Cisne Verde
A depressão econômica mundial de 2008 fez surgir o termo "cisne negro" para se referir a eventos fora da curva e que têm um forte impacto negativo ou até catastrófico sobre a economia. Quando essa crise emergiu, poucos imaginavam a abrangência e o profundo impacto que causaria na economia mundial, com efeitos em cadeia, fazendo ruir uma a uma as economias dos países, das mais sólidas às mais voláteis.
Recentemente foi cunhado um novo termo, o “cisne verde”, relacionado à perspectiva de uma crise financeira causada pelas mudanças climáticas. Tem a ver com os recentes incêndios na Austrália e nos Estados Unidos, inundações na Europa, situações que têm se tornado cada vez mais frequentes em várias partes do mundo, afetando muita gente, com grandes impactos financeiros.
A diferença entre os cisnes negros e os cisnes verdes é a certeza de que, em algum momento, os verdes vão se materializar como consequência de eventos relacionados às mudanças climáticas, tais como: incêndios, inundações, secas prolongadas, dentre outros. No mês de fevereiro de 2020, por exemplo, a intensidade das chuvas foi superior à média histórica dos últimos 77 anos em São Paulo, causando transtornos enormes, com impactos sociais e financeiros incalculáveis. Essa situação é o novo normal no comportamento do clima, com tendência de agravamento caso medidas urgentes não sejam tomadas para conter o aquecimento global.
Eventos como os incêndios na Austrália e as inundações na Europa podem provocar mudanças repentinas de percepção de risco de um país ou de uma empresa, levando os proprietários de ativos financeiros dessas economias a se livrarem deles, gerando pânico que pode levar a um contágio profundo na economia global. Na ocorrência de um evento dessa magnitude, os estoques de capital disponível nos mercados também não seriam suficientes para reduzir os efeitos em cascata no sistema financeiro.
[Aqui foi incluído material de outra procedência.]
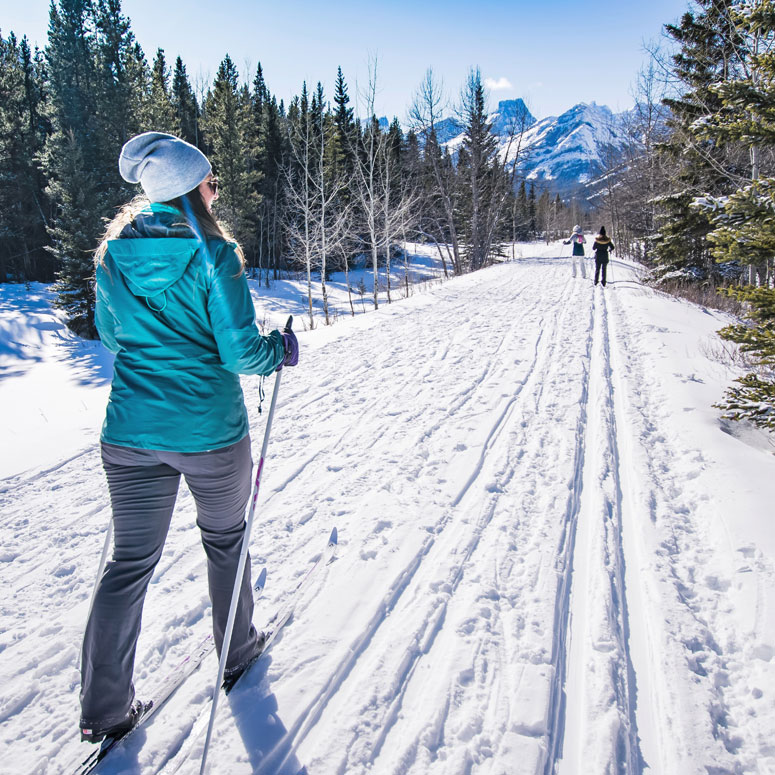 xc skiing 6 months pregnant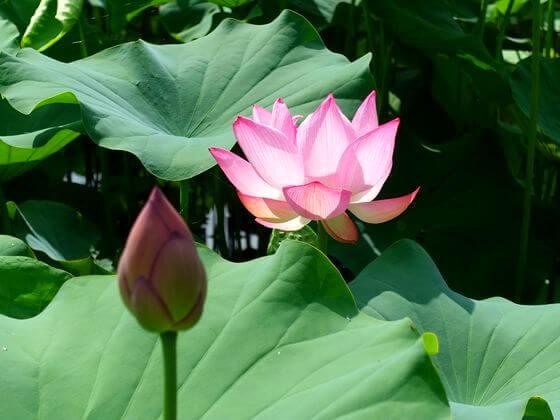 薬師池公園 蓮の花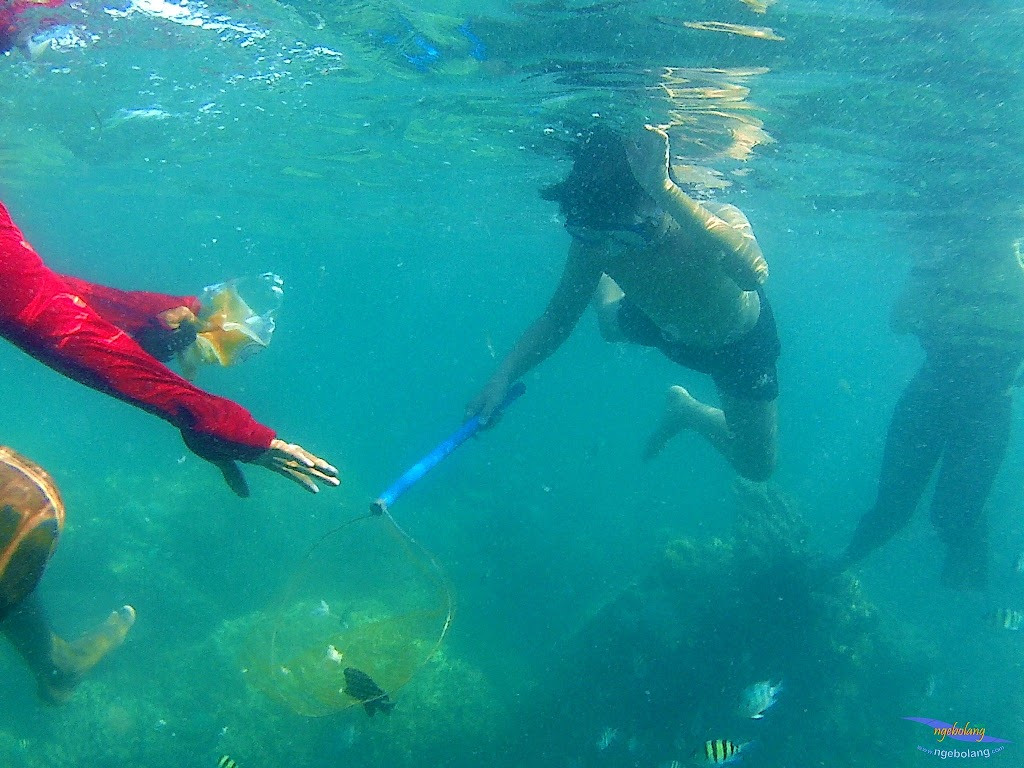 family trip pulau harapan, 1-2 agustus 2015 gopro 28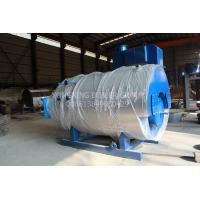 Quality Stainless Steel Gas Fired Steam Boiler Multiple Protection Industrial Natural Gas Boiler for sale
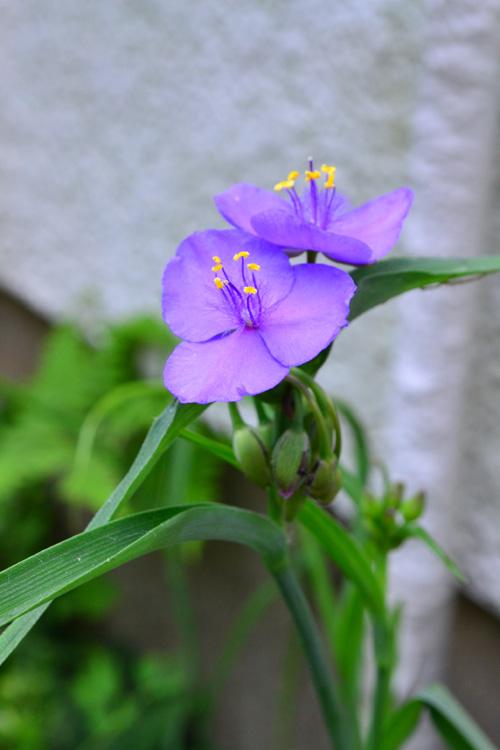 梅雨の時期にしっとりと咲くツユクサはツユクサ科の多年草。とてもたくさんの種類があります。写真はムラサキツユクサ。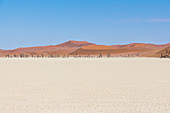 View over white landscape and dunes of the Deadvlei (white salt-clay pan), Sossusvlei, Sesriem, Namibia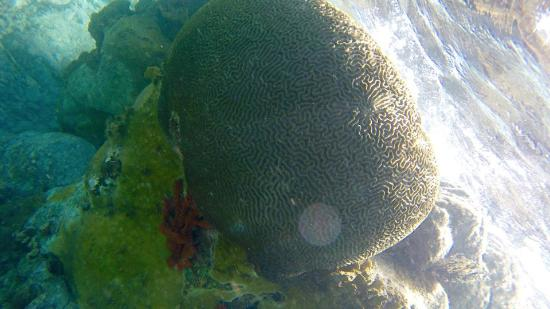 Oyster Pond, St. Martin: Brain coral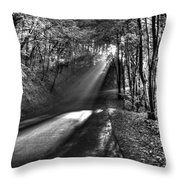 Beam Throw Pillow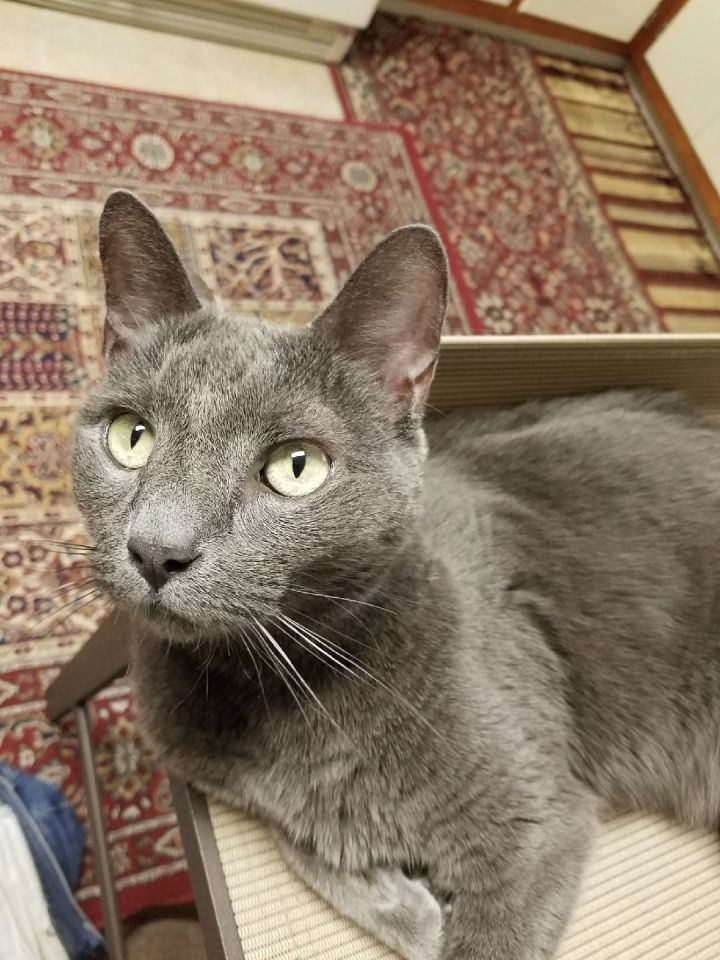 Bella, an adoptable Russian Blue in Closter, NJ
Embora o conceito do cisne verde não inclua os aspectos relacionados ao problema da saúde pública, me atrevo a adicionar esses eventos na teoria do cisne verde, principalmente para os casos de pandemias. Uma triste constatação é que o mundo sempre operou com um ciclo de pânico e outro de negligência. Ao enfrentar uma epidemia, coloca-se muito dinheiro para gerenciá-la, e quando finalmente a controlamos, nada é feito para prevenir a próxima.
Da mesma forma, reagimos após inundações devastadoras e escorregamentos de encostas que reincidem em cidades, com perdas de vidas e enormes impactos materiais. No entanto, passados alguns meses, se cai no esquecimento e nenhuma ação é tomada para evitar a próxima ocorrência. Esses eventos são tratados como desastres naturais isolados e não como consequência do uso exagerado de combustíveis fósseis e desmatamento desenfreado.
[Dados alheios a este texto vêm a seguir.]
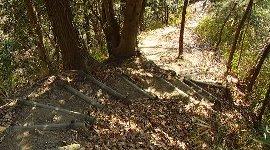急坂の丸太階段下りが…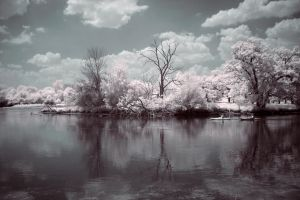Infrared Photography River by Wallcrawler62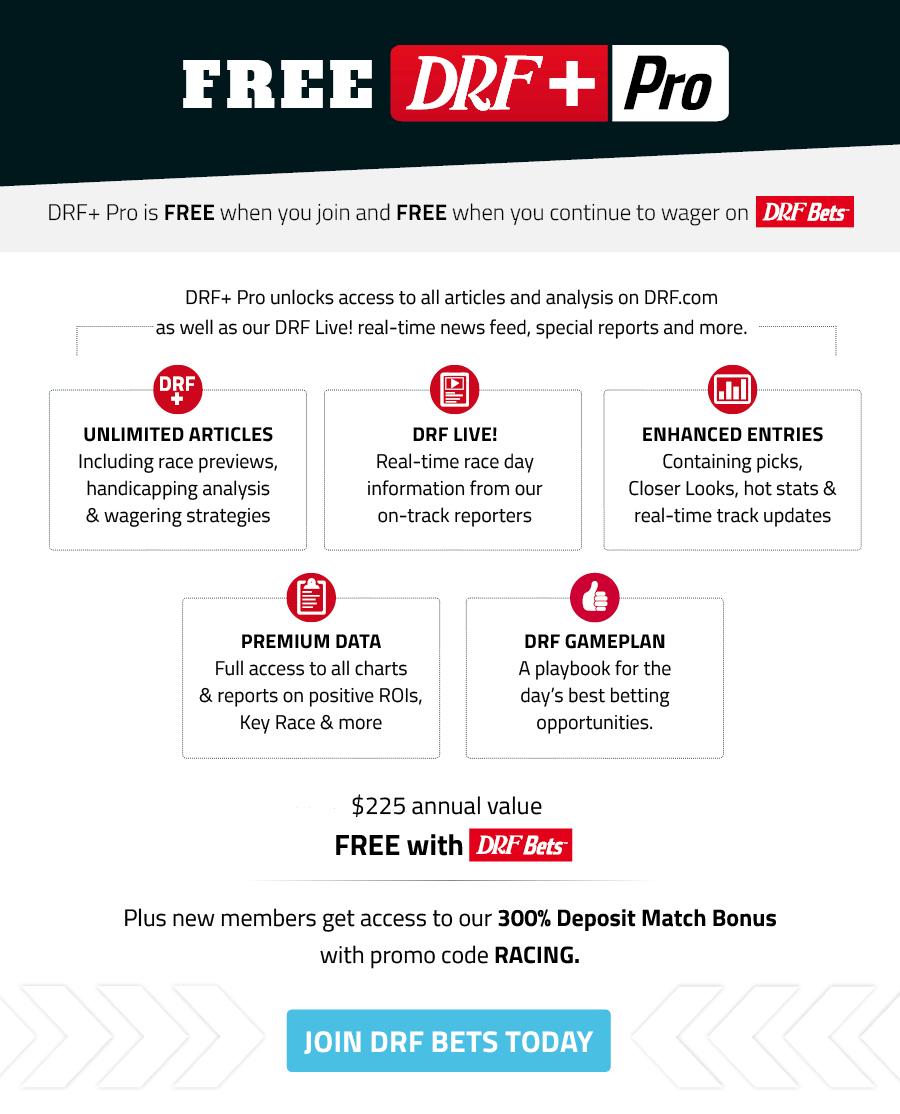 Register for DRF Plus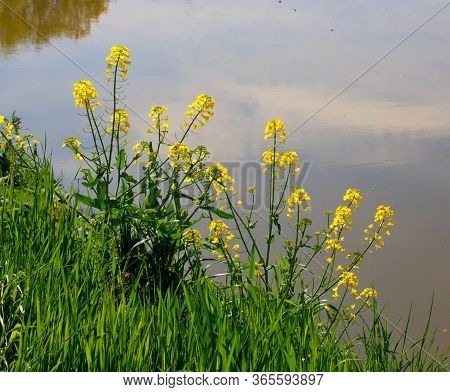 Oilseed Rape Plants On The Shore Of The Pond, Still Life By The Water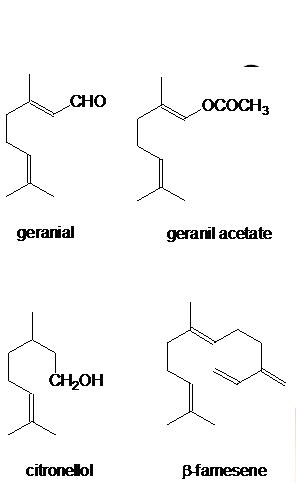 Beberapa Jenis Kommponen Kimia dalam Minyak Atsiri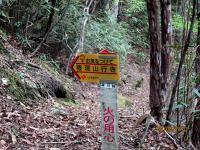 最初の標識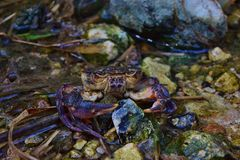 Bedreigde Maltese zoetwaterkrab, Potamon fluviatile, in waterstroom stock fotografie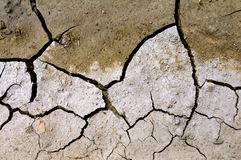 Dry ground. Dry and cracked ground in summer royalty free stock photo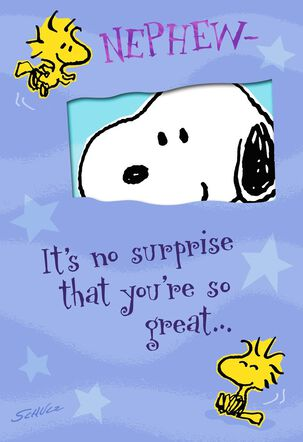 Peanuts® You're So Great Birthday Card for Nephew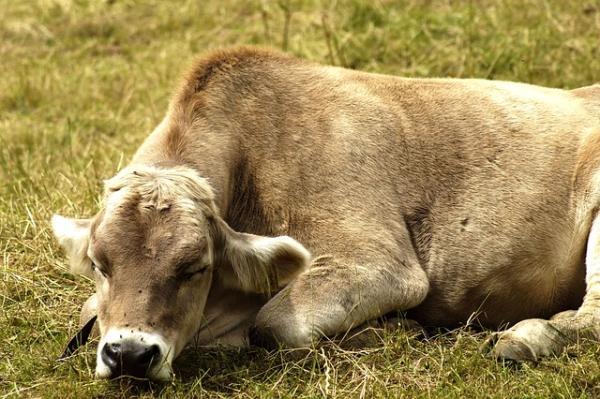 Animales que no duermen - Las vacas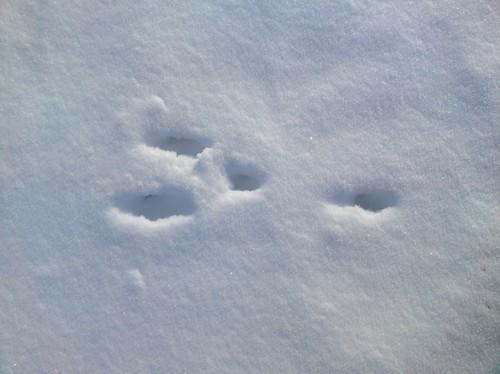 следы зайца русака на снегу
O fato é que estamos à beira de uma mudança fundamental no sistema financeiro global, como consequência dos cisnes verdes, visto que os impactos provenientes das mudanças climáticas ou sociais se tornaram um fator central na estratégia de longo prazo das empresas, que vai requerer perspectivas mais holísticas para eventos que até agora não estavam no radar. Dentre os potenciais riscos associados às mudanças climáticas podem-se destacar: (1) risco de crédito, (2) riscos de liquidez, que podem afetar bancos e instituições financeiras, (3) risco operacional, por falta de matéria prima ou de acesso aos ambientes de produção, e (4) riscos de mercado, como consequência de fugas de capital em um país ou região.
Os Bancos Centrais de muitos países estão monitorando os riscos de potenciais “cisnes verdes” por meio da introdução de testes de estresse que incluam critérios ambientais e de governança das instituições financeiras, que, por sua vez, têm usado dos mesmos critérios para avaliação de risco das empresas com as quais fazem negócios. O Banco Central Europeu, por exemplo, está avaliando a possibilidade de incluir a mudança climática em todos os modelos econômicos usados para avaliação de riscos de seus associados, visto que os modelos tradicionais não conseguem capturar os eventos de cisnes verdes.
Além dessas medidas, uma das alternativas importantes para melhorar a cobertura de gestão de riscos seria a criação de modelos de avaliação de riscos de saúde pública, a partir de sistemas de governança e planos de contingência robustos o suficiente para gerenciar catástrofes naturais, além de crises de saúde pública e epidemias. Mas acima de tudo, governantes e governados precisam se conscientizar que o modelo exploratório de recursos naturais em curso se tornou insustentável e requer uma rápida ação para reverter a tendência de aumento do aquecimento global sob o risco de ser tarde demais.